RealTime IT News

Coverity Expands DHS Scans With Java

The Department of Homeland Security (DHS) is all about securing American interests. Since January 2006, helping to secure open source software has been one such interest.

Over 18 months and halfway through its three-year sponsored contract from DHS, code scanning vendor Coverity is expanding the effort, with more projects being scanned and more features in the code-scanning product itself.

David Maxwell, the open source strategist for Coverity, told internetnews.com that the effort will add open source Java projects over the next several months. The specific Java projects haven't been selected, but this is the first time that open source Java projects will be analyzed under the DHS contract.

The Coverity/DHS scanning of the Java project for code defects will not be the first free effort to find bugs in Java code though. FindBugs is doing the same thing in tandem with source code analysis firm Fortify as part of an effort launched last December called the Java Open Review Project (JOR).
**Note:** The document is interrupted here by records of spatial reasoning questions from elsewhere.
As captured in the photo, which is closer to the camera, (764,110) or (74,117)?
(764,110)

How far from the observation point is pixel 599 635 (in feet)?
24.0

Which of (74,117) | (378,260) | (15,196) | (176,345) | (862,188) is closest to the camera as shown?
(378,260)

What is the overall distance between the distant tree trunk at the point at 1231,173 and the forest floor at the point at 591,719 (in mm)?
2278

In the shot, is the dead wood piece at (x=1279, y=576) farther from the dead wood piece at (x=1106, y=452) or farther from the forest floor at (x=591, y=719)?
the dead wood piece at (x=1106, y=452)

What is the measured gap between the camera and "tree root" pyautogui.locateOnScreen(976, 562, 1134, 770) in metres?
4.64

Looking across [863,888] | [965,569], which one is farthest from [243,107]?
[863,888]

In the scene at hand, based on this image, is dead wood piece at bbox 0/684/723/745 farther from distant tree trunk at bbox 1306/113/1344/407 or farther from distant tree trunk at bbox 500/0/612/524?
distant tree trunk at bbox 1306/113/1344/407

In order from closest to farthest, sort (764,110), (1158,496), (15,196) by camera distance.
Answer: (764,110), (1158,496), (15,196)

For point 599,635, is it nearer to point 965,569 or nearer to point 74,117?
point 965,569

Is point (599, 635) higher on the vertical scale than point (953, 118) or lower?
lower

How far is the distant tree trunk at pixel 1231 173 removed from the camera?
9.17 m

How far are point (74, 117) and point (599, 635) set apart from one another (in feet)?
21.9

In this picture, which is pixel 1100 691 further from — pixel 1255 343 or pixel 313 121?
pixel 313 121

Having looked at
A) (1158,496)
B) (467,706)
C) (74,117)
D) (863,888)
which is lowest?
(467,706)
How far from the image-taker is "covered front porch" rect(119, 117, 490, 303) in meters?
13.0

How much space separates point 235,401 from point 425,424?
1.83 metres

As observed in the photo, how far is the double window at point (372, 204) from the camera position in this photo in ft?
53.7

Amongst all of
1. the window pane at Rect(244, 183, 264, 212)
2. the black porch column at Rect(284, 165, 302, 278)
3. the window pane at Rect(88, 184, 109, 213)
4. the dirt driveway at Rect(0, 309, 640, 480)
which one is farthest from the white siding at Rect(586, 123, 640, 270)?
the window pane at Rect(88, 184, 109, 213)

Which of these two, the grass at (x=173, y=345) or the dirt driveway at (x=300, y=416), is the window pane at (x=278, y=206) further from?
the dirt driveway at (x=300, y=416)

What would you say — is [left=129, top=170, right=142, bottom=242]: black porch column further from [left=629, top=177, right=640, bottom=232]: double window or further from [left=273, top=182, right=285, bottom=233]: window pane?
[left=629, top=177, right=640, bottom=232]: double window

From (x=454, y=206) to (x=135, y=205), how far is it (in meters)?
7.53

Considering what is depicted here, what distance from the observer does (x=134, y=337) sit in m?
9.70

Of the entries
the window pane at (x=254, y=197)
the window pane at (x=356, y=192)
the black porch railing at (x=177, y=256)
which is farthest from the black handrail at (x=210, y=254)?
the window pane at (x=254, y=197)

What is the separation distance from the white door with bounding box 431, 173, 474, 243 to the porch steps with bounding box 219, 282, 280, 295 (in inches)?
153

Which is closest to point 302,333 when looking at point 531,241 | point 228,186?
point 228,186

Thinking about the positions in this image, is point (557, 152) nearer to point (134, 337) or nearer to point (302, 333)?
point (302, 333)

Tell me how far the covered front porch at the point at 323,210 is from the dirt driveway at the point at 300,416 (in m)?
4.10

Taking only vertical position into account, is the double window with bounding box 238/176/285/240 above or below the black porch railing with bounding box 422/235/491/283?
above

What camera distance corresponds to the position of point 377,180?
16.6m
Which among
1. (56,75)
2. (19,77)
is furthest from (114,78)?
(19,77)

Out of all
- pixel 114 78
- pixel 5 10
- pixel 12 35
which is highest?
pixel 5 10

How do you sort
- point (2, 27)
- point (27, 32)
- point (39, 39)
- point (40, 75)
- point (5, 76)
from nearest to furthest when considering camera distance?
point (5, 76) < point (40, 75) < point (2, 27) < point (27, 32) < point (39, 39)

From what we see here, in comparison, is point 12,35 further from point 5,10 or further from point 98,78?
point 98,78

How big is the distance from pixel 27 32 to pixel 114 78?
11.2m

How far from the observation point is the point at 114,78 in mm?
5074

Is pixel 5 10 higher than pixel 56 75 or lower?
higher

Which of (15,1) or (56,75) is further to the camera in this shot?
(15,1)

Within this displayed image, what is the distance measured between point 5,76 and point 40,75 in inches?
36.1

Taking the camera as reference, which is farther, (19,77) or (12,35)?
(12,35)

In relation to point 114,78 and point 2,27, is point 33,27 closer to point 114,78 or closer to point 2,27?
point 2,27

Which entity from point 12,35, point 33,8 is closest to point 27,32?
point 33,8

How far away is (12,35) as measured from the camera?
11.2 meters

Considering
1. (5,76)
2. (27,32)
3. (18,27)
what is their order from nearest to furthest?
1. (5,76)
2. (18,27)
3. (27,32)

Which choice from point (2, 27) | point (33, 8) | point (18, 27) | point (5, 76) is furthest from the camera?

"They're definitely complementary [Findbugs] and additional analysis is always useful," Maxwell told internetnews.com. "Though we've taken results from FindBugs before and we've found issues that they did not."

Coverity is also overhauling both the interface and functionality that open source projects get to use. The new interface is intended to help facilitate better control over code defect investigation as well as additional reporting features.

The defect scanning engine is being updated to a newer version of Coverity's commercial Prevent technology. Maxwell explained that when the DHS effort was first set up it used the most up-to-date version then available.

"But in the meantime, commercial version has had a lot of developments and the DHS version hasn't until now," Maxwell admitted.

The new version adds a barrage of new code checkers as well as improvements to existing checkers. Coverity expects to move scanned projects over to the new engine in a staged manner in the coming weeks.

Maxwell noted that the types of defects that the scanning uncovers vary across projects.

"Every project has its own programming style and certain projects tend to reproduce certain types of bugs more often," Maxwell said.

The effort has ramped up considerably over the past 18 months. In March 2006, Coverity was scanning only 35 projects. By December, the number had grown to 50.

The DHS scanning effort now yields results on 250 open source projects that are scanned by Coverity. The scans have helped open source projects fix more than 6,300 defects.